October 20, 2014

Ancestry Composition preprint

This is one of the main ancestry tools of 23andMe so it is nice to see its methodology described in detail.

Ancestry Composition: A Novel, Efficient Pipeline for Ancestry Deconvolution

Ancestry deconvolution, the task of identifying the ancestral origin of chromosomal segments in admixed individuals, has important implications, from mapping disease genes to identifying candidate loci under natural selection. To date, however, most existing methods for ancestry deconvolution are typically limited to two or three ancestral populations, and cannot resolve contributions from populations related at a sub-continental scale. We describe Ancestry Composition, a modular three-stage pipeline that efficiently and accurately identifies the ancestral origin of chromosomal segments in admixed individuals. It assumes the genotype data have been phased.
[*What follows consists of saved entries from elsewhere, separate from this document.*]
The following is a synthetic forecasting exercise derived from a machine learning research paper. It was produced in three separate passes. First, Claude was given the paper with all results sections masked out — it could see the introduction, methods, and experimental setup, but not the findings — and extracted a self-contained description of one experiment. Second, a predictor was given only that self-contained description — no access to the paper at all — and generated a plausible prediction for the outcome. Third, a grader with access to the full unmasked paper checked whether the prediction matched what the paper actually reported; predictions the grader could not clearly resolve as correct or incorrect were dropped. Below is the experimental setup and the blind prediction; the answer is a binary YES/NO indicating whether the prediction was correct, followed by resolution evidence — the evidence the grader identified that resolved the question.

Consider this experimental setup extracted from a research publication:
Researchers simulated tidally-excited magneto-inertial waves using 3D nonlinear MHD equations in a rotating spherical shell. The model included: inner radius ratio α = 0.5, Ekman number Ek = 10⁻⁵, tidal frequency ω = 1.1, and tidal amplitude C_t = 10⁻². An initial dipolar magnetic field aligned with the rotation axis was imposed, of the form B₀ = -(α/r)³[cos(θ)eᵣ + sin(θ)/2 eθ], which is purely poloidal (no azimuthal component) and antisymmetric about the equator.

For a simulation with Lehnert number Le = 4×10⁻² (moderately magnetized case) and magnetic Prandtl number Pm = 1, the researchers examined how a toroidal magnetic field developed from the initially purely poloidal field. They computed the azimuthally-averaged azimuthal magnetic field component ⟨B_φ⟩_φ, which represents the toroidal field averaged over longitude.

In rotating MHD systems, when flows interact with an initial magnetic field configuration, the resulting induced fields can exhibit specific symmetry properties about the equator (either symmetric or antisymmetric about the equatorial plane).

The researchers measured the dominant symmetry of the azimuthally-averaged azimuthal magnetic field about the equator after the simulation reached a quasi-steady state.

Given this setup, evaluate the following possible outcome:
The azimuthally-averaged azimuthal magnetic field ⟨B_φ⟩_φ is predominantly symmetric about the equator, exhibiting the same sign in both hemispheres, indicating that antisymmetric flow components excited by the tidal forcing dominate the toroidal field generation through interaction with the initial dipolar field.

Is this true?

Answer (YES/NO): NO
In the first stage, a support vector machine classifier assigns tentative ancestry labels to short local phased genomic regions. In the second stage, an autoregressive pair hidden Markov model simultaneously corrects phasing errors and produces reconciled local ancestry estimates and confidence scores based on the tentative ancestry labels. In the third stage, confidence estimates are recalibrated using isotonic regression. We compiled a reference panel of almost 10,000 individuals of homogeneous ancestry, derived from a combination of several publicly available datasets and over 8,000 individuals reporting four grandparents with the same country-of-origin from the member database of the personal genetics company, 23andMe, Inc., and excluding outliers identified through principal components analysis (PCA). In cross-validation experiments, Ancestry Composition achieves high precision and recall for labeling chromosomal segments across over 25 different populations worldwide.
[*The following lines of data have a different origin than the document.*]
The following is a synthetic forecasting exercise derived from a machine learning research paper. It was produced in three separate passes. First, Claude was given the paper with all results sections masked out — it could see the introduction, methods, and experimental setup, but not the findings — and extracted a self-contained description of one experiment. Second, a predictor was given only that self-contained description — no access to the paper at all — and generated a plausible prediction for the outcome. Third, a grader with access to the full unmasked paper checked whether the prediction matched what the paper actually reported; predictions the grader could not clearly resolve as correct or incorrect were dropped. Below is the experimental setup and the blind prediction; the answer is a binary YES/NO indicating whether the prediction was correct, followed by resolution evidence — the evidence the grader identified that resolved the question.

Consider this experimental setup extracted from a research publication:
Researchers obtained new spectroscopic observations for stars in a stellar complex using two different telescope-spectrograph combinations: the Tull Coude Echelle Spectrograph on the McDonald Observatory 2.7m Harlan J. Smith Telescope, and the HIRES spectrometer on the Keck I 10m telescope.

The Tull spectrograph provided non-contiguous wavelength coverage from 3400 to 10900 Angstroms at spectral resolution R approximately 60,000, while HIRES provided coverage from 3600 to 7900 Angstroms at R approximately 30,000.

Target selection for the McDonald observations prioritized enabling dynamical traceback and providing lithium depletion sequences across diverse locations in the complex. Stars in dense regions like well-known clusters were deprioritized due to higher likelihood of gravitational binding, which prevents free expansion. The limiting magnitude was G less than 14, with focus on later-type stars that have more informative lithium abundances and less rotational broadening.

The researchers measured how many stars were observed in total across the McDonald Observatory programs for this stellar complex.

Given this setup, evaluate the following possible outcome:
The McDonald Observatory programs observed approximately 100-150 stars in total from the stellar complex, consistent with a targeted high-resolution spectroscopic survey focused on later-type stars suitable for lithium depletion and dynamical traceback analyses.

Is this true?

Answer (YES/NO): NO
When the first descriptions and results were reported, a lot of us were highly critical. In particular, it appeared that the location process was way too broad and did not include known historic, prehistoric, and genetic data. E.g., it seemed as though France (with a very different background) was aligned with Germany, while (the much closer) Hungary was aligned with some general, ill-defined "Eastern European" group (although it is a classic example of Central Europe, along with much of Germany, the Czech Republic, Austria, Slovakia, Slovenia, and the northern portions of the Balkans).
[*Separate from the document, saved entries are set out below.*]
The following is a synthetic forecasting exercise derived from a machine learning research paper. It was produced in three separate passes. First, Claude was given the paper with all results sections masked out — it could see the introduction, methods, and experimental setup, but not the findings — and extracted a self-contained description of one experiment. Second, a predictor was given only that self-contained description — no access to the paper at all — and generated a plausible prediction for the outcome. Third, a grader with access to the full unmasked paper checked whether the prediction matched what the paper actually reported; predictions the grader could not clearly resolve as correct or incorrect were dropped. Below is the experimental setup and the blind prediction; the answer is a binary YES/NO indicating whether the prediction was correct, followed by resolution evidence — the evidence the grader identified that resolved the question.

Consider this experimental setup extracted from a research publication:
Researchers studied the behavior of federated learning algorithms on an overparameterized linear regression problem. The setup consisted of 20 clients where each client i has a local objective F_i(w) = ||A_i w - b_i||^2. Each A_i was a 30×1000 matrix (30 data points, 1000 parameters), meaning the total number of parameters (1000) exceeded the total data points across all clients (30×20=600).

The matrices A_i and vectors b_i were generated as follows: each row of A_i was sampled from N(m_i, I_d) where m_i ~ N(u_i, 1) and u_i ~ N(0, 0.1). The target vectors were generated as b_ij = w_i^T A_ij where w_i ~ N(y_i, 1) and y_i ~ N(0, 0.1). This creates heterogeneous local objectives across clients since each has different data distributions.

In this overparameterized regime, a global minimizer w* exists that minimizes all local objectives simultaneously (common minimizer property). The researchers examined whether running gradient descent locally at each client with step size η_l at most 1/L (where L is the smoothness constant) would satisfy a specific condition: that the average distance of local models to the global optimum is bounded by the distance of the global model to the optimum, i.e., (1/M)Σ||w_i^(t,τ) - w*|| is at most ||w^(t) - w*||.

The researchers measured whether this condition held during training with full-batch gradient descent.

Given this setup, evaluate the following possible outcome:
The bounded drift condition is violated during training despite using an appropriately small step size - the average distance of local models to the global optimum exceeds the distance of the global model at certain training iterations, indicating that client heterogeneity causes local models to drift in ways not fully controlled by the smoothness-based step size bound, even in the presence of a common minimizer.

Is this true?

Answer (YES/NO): NO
Unlearned political or neo-geographic concepts versus a long-standing historic and prehistoric, and of course also genetic reality.

The published process relies on "four grandparents with the same country-of-origin" - which is a joke. Take Germany, for example. Four grandparents from NW Germany will be similar to Dutch, from the N to Danes/ Swedes, four from the NE to NW Poles (and both with similarities to Balts), four from the SE to Czechs and SW Polish Slavs, four from the S to Austrians, Swiss, and N Italians, and four from the SE to SW French and Swiss.

What you need is coordinates of each grandparent - not this ridiculous concept of "country of origin."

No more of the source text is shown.